Dès le deuxième trimestre 2025, dans un contexte de stabilité du cedi et de baisse de l’inflation, le gouvernement a choisi de maintenir le prix du sac de cacao à 167 000 FCFA (3 100 GH¢), alors même que la conjoncture permettait un ajustement à la baisse. Cette stratégie a permis de protéger les revenus des producteurs, grâce à une subvention directe de 60 000 FCFA (1 114 GH¢) par sac. En parallèle, cela a contribué à stabiliser le marché local.
Grâce à cette politique, la part des producteurs dans la valeur FOB, qui était de 63,9 % sous l’administration précédente, a atteint 99 %, créant ainsi les conditions idéales pour une hausse durable du prix à la production.
C’est dans ce contexte favorable que le gouvernement a fixé le nouveau prix à 51 660 GH¢ la tonne, soit environ 2,78 millions de FCFA, ce qui revient à 174 270 FCFA par sac de 64 kg. Ce montant représente 70 % de la valeur FOB, fixée cette année à 4,10 millions de FCFA (7 200 dollars US), un niveau jamais atteint auparavant.
Cette décision marque une rupture avec les pratiques antérieures où, malgré des conditions de marché parfois favorables, les producteurs percevaient une part inférieure à ce seuil.

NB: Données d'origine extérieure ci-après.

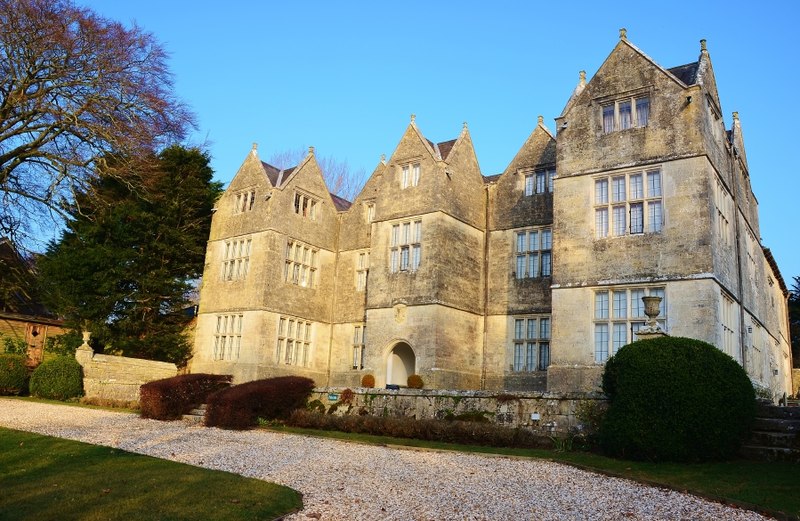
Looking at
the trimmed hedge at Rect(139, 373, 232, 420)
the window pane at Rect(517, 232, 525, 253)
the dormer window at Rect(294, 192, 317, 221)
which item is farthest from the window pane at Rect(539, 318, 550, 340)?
the dormer window at Rect(294, 192, 317, 221)

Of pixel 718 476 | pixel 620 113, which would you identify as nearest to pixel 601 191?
pixel 620 113

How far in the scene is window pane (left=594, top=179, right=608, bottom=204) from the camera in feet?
65.7

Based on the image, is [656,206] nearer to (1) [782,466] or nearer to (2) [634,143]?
(2) [634,143]

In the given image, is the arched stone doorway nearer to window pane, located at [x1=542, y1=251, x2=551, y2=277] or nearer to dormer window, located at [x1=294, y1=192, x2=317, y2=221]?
window pane, located at [x1=542, y1=251, x2=551, y2=277]

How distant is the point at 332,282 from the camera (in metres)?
30.6

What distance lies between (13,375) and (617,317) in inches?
860

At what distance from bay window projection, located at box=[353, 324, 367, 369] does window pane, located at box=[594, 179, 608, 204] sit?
1229 centimetres

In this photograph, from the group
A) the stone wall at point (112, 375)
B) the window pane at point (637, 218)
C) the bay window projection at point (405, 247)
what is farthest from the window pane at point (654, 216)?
the stone wall at point (112, 375)

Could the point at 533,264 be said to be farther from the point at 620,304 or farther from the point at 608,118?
the point at 608,118

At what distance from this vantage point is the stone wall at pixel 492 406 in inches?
593

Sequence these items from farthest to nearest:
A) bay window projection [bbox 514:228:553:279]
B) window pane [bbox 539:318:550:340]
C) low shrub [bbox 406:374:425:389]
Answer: bay window projection [bbox 514:228:553:279]
window pane [bbox 539:318:550:340]
low shrub [bbox 406:374:425:389]

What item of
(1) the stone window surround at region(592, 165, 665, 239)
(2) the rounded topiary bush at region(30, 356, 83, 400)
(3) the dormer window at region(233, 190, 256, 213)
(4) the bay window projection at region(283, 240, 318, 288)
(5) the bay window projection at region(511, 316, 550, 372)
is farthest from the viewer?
(3) the dormer window at region(233, 190, 256, 213)

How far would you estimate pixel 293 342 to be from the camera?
28516 millimetres

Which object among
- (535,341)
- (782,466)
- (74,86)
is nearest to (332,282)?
(535,341)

Dans la foulée de la revalorisation du prix du cacao, plusieurs initiatives ont été annoncées afin de soutenir durablement le secteur cacaoyer. Tout d’abord, le Ghana Cocoa Board (COCOBOD) a mis à disposition des sacs de jute et la logistique associée pour le bon démarrage de la saison des récoltes 2025/2026.

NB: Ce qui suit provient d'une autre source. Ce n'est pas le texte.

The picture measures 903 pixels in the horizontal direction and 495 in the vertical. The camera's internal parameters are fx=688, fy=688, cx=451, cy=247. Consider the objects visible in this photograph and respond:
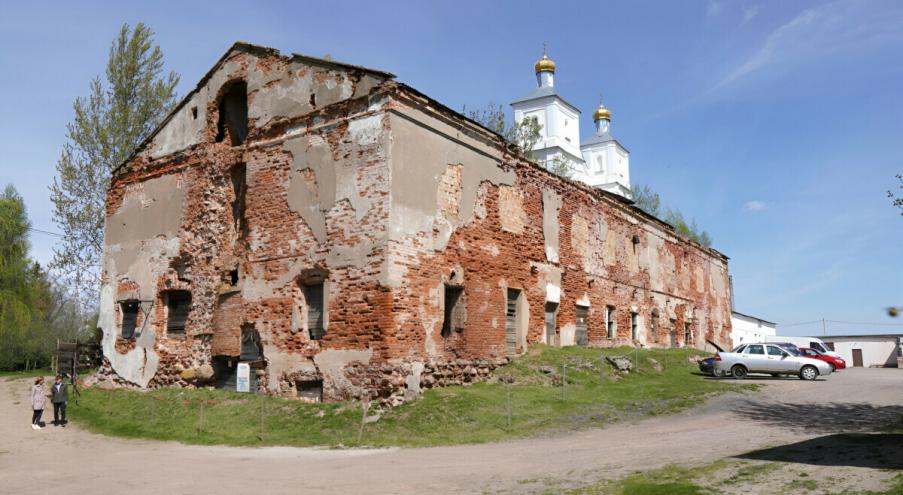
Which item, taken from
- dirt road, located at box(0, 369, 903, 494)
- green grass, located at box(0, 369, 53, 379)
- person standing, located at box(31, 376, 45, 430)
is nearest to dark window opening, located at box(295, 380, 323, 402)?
dirt road, located at box(0, 369, 903, 494)

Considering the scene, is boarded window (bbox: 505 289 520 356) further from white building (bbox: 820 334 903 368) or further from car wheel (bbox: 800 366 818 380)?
white building (bbox: 820 334 903 368)

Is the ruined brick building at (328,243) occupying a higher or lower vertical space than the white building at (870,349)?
higher

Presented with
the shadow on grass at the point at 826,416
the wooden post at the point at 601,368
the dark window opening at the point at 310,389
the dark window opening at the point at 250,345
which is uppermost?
the dark window opening at the point at 250,345

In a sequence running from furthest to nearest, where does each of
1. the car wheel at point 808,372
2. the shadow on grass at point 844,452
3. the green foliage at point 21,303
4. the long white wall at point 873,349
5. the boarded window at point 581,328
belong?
the long white wall at point 873,349 → the green foliage at point 21,303 → the boarded window at point 581,328 → the car wheel at point 808,372 → the shadow on grass at point 844,452

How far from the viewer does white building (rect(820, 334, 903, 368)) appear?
48.0 m

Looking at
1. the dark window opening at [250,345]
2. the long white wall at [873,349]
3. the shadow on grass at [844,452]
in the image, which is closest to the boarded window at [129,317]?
the dark window opening at [250,345]

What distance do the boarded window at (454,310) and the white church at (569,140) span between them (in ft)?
122

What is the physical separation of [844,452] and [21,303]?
34370 millimetres

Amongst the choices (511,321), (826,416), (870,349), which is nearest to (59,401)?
(511,321)

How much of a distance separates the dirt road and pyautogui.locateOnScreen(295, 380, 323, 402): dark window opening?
320cm

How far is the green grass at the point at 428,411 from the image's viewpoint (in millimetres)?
13477

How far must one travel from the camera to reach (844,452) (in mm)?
9266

Le gouvernement a réintroduit, dès la campagne 2025/2026, un programme d’engrais gratuits destiné aux producteurs. Ce programme comprend la distribution d’engrais granulés et liquides, d’insecticides, de fongicides, de pulvérisateurs, ainsi que d’inducteurs de floraison. L’objectif est de stimuler les rendements et d’alléger les charges des cultivateurs.
Par ailleurs, un programme de bourses d’études supérieures sera mis en place pour les enfants de producteurs de cacao. Les modalités de mise en œuvre seront élaborées par le COCOBOD au cours de la saison 2025/2026, pour une entrée en vigueur à partir de l’année scolaire 2026/2027.

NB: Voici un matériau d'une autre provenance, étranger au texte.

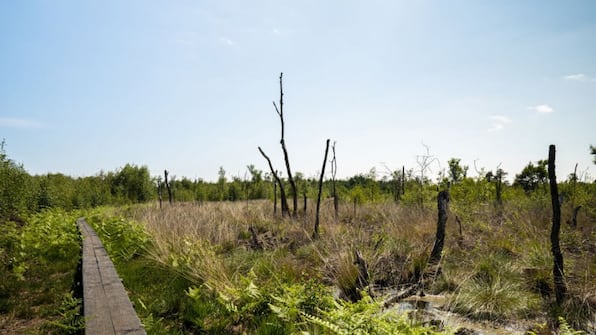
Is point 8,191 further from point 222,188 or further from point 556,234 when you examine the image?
point 222,188

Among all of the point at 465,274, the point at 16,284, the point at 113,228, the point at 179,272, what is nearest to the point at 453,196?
the point at 465,274

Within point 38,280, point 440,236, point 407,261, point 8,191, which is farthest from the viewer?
point 8,191

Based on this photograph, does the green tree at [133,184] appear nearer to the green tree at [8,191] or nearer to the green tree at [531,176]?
the green tree at [8,191]

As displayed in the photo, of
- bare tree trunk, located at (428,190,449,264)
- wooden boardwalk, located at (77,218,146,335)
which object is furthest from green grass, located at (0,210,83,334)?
bare tree trunk, located at (428,190,449,264)

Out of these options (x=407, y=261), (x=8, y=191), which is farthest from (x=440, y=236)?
(x=8, y=191)

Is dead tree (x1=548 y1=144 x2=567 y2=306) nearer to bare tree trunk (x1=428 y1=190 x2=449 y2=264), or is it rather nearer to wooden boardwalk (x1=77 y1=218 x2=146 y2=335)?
bare tree trunk (x1=428 y1=190 x2=449 y2=264)

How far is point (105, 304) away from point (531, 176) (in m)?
26.6

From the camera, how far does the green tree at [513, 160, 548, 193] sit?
66.0 ft

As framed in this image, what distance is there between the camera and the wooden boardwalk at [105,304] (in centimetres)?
221

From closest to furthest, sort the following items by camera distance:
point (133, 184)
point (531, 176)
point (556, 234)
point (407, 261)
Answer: point (556, 234) < point (407, 261) < point (531, 176) < point (133, 184)

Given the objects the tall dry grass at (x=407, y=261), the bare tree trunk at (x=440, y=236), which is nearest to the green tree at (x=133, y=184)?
the tall dry grass at (x=407, y=261)

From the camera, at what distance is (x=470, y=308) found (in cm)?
374

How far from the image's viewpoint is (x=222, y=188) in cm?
2447

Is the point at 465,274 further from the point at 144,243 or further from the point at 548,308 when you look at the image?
the point at 144,243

Le gouvernement a également annoncé l’instauration d’un système national de traçabilité du cacao. Ce dispositif permettra de suivre chaque lot de cacao, depuis la parcelle de production jusqu’au port d’expédition. Il vise notamment à assurer la conformité du cacao ghanéen avec le règlement de l’Union européenne contre la déforestation, qui entrera en vigueur le 31 décembre 2025.
En parallèle, le Comité d’examen des prix à la production a également validé un ensemble de tarifs, de marges et de frais applicables à l’ensemble des acteurs de la chaîne d’approvisionnement du cacao. Cette décision concerne notamment la marge accordée aux acheteurs, les taux appliqués aux transporteurs, les coûts liés à l’entreposage et au marketing interne, les frais de désinfestation, ainsi que ceux relatifs au classement, au scellement des sacs de cacao et à l’inspection des balances utilisées lors de la pesée.
Enfin, une réforme structurelle du COCOBOD a été engagée. L’organisme se recentrera sur sa mission principale, qui est d’améliorer les rendements, de structurer la chaîne de valeur du cacao et de veiller au bien-être des producteurs. Dans ce cadre, le gouvernement a interdit au COCOBOD de mener des activités quasi fiscales. Ainsi, les projets de routes cacaoyères en cours seront transférés au ministère des Routes et des Autoroutes, afin de permettre au COCOBOD de se concentrer exclusivement sur le développement du secteur cacaoyer.
Avec cet ensemble de mesures, le gouvernement entend repositionner le Ghana comme un acteur majeur sur le marché international du cacao. L’objectif affiché est d’atteindre une production de 650 000 tonnes en 2025/2026 afin d’augmenter significativement les revenus des producteurs et de consolider la place du cacao comme pilier de l’économie nationale.